GIVEN EXERCISE: Find each line in the entries below that contains the word "bumper" with matching case, and copy those lines.

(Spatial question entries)
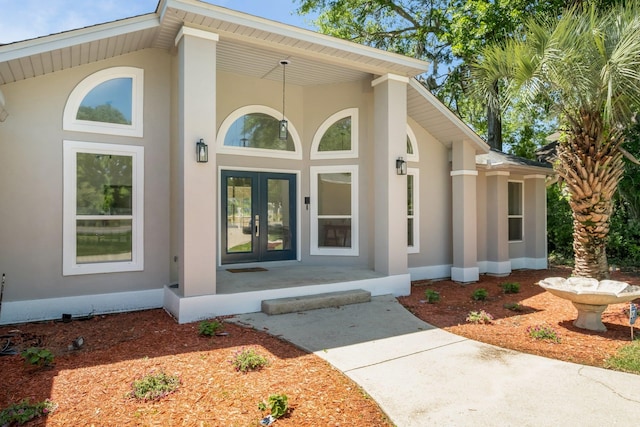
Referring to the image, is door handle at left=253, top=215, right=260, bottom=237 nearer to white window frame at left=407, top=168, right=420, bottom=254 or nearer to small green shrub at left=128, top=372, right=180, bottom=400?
white window frame at left=407, top=168, right=420, bottom=254

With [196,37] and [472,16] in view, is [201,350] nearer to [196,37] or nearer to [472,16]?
[196,37]

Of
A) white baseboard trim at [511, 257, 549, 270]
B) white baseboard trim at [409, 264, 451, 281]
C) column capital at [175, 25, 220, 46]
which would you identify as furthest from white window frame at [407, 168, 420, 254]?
column capital at [175, 25, 220, 46]

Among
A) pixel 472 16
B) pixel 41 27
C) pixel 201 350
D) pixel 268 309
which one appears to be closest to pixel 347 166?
pixel 268 309

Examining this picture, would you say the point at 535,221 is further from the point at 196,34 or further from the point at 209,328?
the point at 196,34

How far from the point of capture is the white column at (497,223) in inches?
414

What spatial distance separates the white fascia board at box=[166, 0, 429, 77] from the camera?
18.5 ft

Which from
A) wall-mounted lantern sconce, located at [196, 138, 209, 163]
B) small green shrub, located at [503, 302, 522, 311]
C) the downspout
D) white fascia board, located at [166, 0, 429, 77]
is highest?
white fascia board, located at [166, 0, 429, 77]

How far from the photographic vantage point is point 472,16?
13.5m

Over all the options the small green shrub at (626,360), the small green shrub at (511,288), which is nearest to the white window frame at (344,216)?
the small green shrub at (511,288)

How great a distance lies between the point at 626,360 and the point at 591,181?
11.3 ft

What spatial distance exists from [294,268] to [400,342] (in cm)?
380

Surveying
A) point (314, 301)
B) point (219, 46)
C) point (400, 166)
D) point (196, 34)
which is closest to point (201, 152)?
point (196, 34)

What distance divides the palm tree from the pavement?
361 centimetres

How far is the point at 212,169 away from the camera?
19.9 ft
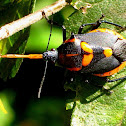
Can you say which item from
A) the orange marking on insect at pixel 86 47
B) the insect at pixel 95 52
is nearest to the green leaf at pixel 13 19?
the insect at pixel 95 52

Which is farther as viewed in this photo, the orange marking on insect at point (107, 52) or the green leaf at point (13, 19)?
the orange marking on insect at point (107, 52)

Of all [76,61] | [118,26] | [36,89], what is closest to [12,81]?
[36,89]

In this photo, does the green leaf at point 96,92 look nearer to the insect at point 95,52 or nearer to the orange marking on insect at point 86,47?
the insect at point 95,52

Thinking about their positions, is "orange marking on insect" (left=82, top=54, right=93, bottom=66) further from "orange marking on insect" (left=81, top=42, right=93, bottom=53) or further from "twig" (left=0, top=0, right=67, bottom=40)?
"twig" (left=0, top=0, right=67, bottom=40)

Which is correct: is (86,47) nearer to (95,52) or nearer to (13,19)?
(95,52)

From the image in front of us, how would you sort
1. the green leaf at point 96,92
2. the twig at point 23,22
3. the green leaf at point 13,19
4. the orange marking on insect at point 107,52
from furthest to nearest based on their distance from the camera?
the orange marking on insect at point 107,52 → the green leaf at point 96,92 → the green leaf at point 13,19 → the twig at point 23,22

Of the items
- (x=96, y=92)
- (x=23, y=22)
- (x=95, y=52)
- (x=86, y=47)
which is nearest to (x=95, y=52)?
(x=95, y=52)
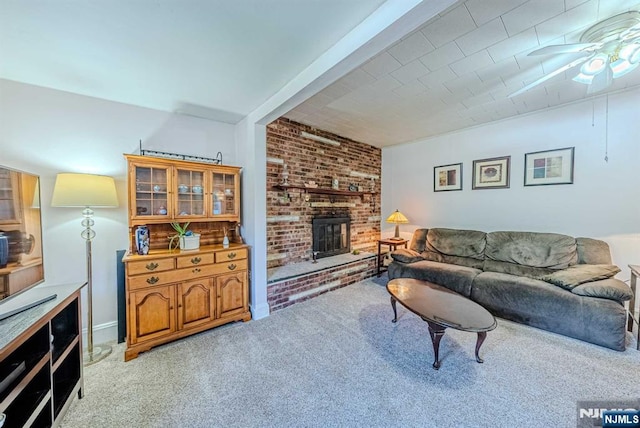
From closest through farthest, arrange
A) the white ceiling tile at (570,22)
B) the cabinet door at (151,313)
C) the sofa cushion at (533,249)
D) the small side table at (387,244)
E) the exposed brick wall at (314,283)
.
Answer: the white ceiling tile at (570,22) → the cabinet door at (151,313) → the sofa cushion at (533,249) → the exposed brick wall at (314,283) → the small side table at (387,244)

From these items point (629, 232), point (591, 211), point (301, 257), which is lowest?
point (301, 257)

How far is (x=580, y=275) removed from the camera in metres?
2.44

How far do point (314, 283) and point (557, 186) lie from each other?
348 centimetres

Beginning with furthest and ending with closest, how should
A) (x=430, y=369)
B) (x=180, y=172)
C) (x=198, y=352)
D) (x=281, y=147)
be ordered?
1. (x=281, y=147)
2. (x=180, y=172)
3. (x=198, y=352)
4. (x=430, y=369)

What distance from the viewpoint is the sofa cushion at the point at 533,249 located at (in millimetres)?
2869

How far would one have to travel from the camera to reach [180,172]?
8.34 ft

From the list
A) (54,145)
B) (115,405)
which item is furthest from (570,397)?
(54,145)

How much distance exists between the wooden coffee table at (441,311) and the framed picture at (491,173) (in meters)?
2.16

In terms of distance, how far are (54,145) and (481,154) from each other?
5.22 meters

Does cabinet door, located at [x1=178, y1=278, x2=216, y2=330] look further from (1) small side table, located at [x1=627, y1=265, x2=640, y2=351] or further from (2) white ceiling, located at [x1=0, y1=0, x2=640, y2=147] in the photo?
(1) small side table, located at [x1=627, y1=265, x2=640, y2=351]

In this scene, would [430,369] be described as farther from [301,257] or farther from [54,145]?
[54,145]

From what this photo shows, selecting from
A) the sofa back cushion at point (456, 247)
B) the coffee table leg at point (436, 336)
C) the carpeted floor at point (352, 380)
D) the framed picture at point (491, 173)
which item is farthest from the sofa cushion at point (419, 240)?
the coffee table leg at point (436, 336)

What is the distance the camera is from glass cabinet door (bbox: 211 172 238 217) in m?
2.77

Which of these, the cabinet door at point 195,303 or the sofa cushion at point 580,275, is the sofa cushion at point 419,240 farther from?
the cabinet door at point 195,303
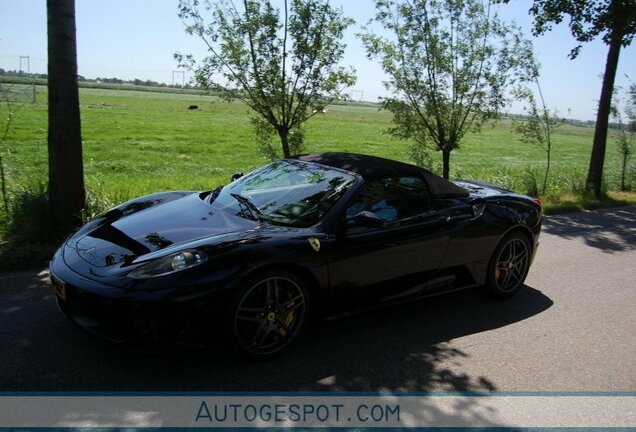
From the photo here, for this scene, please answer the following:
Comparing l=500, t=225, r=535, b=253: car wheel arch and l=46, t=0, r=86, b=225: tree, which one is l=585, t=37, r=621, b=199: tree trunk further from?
l=46, t=0, r=86, b=225: tree

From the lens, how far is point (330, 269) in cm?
382

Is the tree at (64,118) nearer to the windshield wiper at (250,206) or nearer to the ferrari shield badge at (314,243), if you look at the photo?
the windshield wiper at (250,206)

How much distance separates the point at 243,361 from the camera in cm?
352

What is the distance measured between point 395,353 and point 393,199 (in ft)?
4.21

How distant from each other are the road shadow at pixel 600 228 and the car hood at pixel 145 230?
5.77 meters

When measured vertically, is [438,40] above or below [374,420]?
above

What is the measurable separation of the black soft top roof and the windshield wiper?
0.76 meters

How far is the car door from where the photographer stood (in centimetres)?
392

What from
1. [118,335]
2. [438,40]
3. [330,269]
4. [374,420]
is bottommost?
[374,420]

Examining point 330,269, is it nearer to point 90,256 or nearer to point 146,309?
point 146,309

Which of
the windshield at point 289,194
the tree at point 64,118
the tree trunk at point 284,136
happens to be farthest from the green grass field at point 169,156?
the windshield at point 289,194

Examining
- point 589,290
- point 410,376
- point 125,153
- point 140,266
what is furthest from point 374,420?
point 125,153

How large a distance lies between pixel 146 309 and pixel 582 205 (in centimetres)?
1007

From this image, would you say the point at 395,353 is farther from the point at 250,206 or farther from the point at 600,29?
the point at 600,29
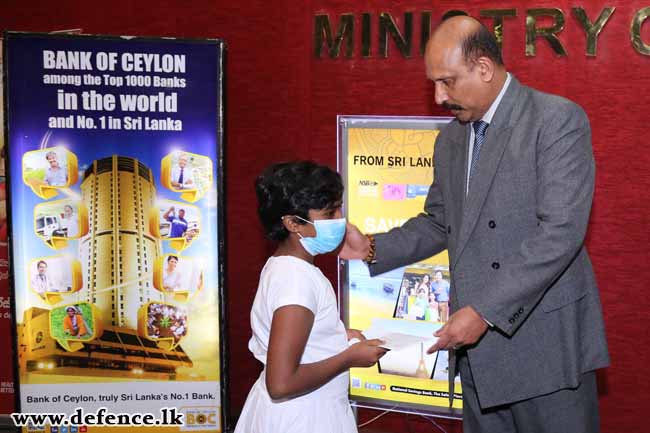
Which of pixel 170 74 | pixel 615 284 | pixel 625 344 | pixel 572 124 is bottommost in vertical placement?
pixel 625 344

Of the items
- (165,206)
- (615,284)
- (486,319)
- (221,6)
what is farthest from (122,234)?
(615,284)

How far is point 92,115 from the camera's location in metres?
3.65

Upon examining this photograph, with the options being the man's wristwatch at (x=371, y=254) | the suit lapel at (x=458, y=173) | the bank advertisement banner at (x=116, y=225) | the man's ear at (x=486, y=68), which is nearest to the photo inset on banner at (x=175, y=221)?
the bank advertisement banner at (x=116, y=225)

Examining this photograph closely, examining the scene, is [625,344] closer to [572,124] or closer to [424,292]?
[424,292]

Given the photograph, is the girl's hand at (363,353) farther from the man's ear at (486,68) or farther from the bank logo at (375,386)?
the bank logo at (375,386)

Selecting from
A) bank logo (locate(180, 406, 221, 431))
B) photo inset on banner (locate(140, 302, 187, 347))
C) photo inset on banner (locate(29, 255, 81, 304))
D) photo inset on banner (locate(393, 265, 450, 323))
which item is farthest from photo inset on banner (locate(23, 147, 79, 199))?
photo inset on banner (locate(393, 265, 450, 323))

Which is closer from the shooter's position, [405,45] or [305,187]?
[305,187]

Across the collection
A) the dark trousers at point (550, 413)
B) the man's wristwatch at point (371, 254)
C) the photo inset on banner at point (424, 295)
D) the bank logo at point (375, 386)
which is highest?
the man's wristwatch at point (371, 254)

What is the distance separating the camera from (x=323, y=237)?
2.28m

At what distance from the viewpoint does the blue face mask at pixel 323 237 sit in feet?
7.43

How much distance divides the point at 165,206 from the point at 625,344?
7.22 ft

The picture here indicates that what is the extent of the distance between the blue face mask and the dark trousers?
2.19 feet

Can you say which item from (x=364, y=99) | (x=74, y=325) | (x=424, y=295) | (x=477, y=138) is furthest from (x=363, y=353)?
(x=364, y=99)

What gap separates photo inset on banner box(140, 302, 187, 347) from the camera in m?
3.74
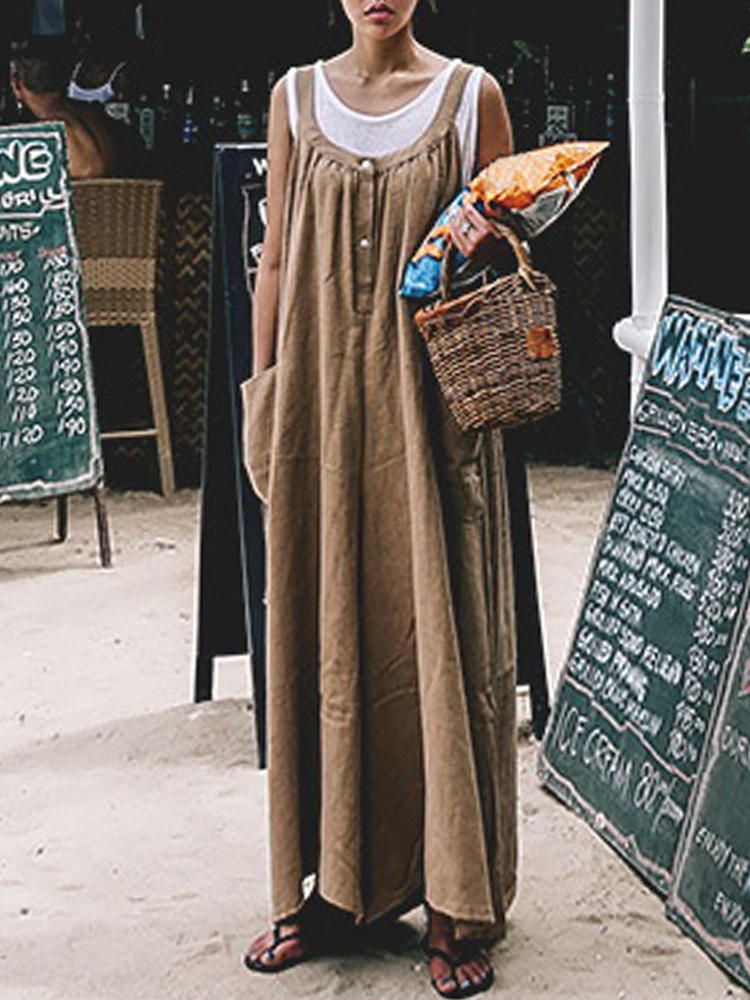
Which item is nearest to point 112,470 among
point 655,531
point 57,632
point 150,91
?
point 150,91

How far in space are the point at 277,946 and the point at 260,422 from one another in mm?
940

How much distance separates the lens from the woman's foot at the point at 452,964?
354cm

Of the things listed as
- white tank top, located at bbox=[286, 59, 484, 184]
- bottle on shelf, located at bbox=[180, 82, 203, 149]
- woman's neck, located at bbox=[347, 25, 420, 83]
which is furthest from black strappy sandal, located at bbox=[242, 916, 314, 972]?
bottle on shelf, located at bbox=[180, 82, 203, 149]

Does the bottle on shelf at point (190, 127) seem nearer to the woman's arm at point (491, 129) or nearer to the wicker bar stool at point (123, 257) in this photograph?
the wicker bar stool at point (123, 257)

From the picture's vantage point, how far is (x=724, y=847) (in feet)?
12.0

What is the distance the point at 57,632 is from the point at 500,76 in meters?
4.08

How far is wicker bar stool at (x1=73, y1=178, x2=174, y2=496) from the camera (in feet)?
24.7

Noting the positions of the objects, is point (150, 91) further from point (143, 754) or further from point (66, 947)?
point (66, 947)

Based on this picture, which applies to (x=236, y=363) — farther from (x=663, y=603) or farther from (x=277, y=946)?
(x=277, y=946)

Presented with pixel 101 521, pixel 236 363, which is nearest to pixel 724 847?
pixel 236 363

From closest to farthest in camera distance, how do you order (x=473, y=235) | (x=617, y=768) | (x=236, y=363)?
(x=473, y=235)
(x=617, y=768)
(x=236, y=363)

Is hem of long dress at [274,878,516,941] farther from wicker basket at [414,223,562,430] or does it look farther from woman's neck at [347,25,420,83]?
woman's neck at [347,25,420,83]

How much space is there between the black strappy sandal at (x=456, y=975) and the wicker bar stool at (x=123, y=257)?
4.14 m

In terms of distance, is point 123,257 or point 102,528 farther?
point 123,257
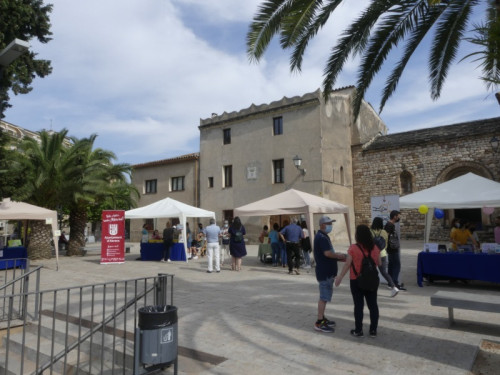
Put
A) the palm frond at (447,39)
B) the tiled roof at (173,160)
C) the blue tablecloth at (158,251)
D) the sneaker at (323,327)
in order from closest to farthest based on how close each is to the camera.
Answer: the sneaker at (323,327) → the palm frond at (447,39) → the blue tablecloth at (158,251) → the tiled roof at (173,160)

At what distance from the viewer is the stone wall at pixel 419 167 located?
63.0ft

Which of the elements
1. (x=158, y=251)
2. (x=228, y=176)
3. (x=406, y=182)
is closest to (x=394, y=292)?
(x=158, y=251)

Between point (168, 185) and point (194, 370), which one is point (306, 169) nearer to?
point (168, 185)

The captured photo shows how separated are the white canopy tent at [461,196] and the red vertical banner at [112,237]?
1027cm

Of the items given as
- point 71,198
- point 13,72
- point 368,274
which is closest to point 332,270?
point 368,274

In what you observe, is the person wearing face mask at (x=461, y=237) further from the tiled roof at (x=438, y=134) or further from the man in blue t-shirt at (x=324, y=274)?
the tiled roof at (x=438, y=134)

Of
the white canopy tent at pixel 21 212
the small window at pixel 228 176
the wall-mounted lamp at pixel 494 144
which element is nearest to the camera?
the white canopy tent at pixel 21 212

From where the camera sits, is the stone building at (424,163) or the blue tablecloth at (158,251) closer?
the blue tablecloth at (158,251)

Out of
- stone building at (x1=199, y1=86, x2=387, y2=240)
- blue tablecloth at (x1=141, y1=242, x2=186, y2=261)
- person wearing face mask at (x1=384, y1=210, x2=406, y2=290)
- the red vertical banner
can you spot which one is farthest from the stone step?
stone building at (x1=199, y1=86, x2=387, y2=240)

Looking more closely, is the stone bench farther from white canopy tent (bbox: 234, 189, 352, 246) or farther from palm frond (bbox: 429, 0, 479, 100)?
white canopy tent (bbox: 234, 189, 352, 246)

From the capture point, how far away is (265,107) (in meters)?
23.7

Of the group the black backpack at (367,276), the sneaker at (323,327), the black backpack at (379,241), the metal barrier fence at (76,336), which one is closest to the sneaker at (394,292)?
the black backpack at (379,241)

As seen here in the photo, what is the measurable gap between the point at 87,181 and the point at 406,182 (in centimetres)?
1787

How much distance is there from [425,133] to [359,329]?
19.9 metres
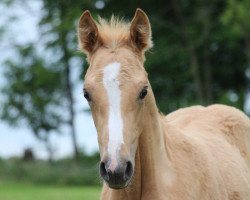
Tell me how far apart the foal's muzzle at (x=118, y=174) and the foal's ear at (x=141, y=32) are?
4.34 ft

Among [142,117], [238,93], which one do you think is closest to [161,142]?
[142,117]

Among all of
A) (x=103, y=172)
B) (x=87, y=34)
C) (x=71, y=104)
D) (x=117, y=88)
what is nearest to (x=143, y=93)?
(x=117, y=88)

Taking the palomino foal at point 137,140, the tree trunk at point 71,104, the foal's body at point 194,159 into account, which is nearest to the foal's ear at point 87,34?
the palomino foal at point 137,140

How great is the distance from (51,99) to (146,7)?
8.94 m

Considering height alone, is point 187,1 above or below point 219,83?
above

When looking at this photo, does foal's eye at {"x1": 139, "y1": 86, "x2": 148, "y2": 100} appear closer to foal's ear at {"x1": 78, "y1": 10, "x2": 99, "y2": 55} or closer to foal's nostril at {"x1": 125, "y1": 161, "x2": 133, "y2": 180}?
foal's nostril at {"x1": 125, "y1": 161, "x2": 133, "y2": 180}

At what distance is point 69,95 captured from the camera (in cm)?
2892

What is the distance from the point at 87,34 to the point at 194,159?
165 cm

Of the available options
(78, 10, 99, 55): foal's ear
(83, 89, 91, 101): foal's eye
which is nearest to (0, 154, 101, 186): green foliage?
(78, 10, 99, 55): foal's ear

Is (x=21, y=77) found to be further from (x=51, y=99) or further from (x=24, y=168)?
(x=24, y=168)

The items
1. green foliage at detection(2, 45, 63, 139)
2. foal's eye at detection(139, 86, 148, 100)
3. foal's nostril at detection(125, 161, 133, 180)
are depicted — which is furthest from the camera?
green foliage at detection(2, 45, 63, 139)

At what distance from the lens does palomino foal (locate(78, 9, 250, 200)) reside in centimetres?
366

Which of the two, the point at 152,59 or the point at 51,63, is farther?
the point at 51,63

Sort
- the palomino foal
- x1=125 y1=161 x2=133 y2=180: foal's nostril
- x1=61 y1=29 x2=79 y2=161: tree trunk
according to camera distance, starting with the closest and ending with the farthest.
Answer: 1. x1=125 y1=161 x2=133 y2=180: foal's nostril
2. the palomino foal
3. x1=61 y1=29 x2=79 y2=161: tree trunk
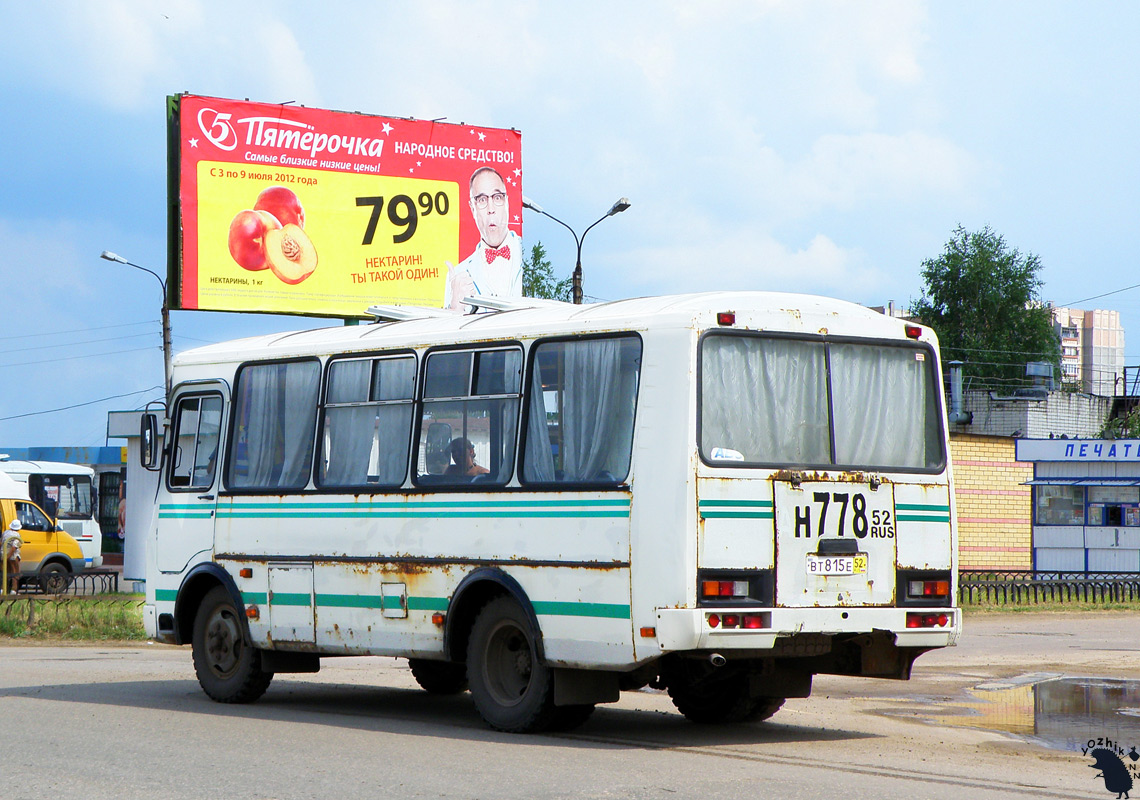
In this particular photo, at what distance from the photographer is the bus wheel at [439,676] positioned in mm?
13891

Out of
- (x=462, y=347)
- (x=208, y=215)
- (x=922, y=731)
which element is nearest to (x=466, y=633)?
(x=462, y=347)

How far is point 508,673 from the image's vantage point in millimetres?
10961

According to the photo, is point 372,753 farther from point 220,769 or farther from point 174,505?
point 174,505

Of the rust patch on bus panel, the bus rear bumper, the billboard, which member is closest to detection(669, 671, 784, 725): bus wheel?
the bus rear bumper

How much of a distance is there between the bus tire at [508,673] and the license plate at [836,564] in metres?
1.85

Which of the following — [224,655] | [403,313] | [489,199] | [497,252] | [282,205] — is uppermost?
[489,199]

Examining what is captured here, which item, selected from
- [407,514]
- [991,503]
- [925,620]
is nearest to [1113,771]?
[925,620]

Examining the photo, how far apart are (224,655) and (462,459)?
332 centimetres

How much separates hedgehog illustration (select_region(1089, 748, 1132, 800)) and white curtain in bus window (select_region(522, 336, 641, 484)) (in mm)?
3315

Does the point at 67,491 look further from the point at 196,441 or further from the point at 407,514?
the point at 407,514

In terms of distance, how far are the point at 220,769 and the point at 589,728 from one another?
305 cm

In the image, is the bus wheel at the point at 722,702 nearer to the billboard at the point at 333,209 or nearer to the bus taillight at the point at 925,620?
the bus taillight at the point at 925,620

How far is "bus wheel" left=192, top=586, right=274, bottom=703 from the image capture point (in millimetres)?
13039

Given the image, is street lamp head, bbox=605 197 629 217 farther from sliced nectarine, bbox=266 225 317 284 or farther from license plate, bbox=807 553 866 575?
license plate, bbox=807 553 866 575
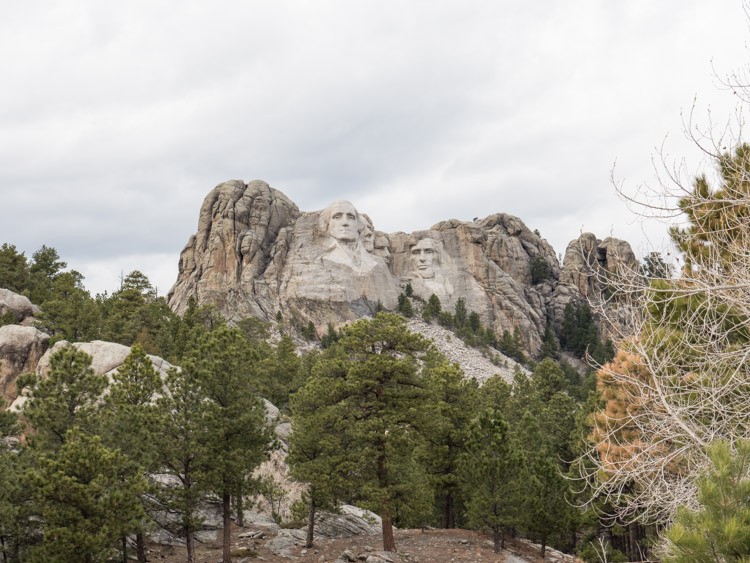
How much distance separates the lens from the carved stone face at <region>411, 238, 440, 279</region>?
8738 cm

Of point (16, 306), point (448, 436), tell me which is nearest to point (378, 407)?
point (448, 436)

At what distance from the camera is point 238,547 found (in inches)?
779

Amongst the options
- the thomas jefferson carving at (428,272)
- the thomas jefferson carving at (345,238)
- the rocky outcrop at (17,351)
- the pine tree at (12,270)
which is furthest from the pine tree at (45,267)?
the thomas jefferson carving at (428,272)

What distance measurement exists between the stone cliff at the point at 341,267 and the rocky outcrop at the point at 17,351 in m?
40.1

RESULT FOR THIS TASK:
Of the rust patch on bus panel, the bus rear bumper, the billboard, which member is closest to detection(669, 671, 784, 725): bus wheel?
the bus rear bumper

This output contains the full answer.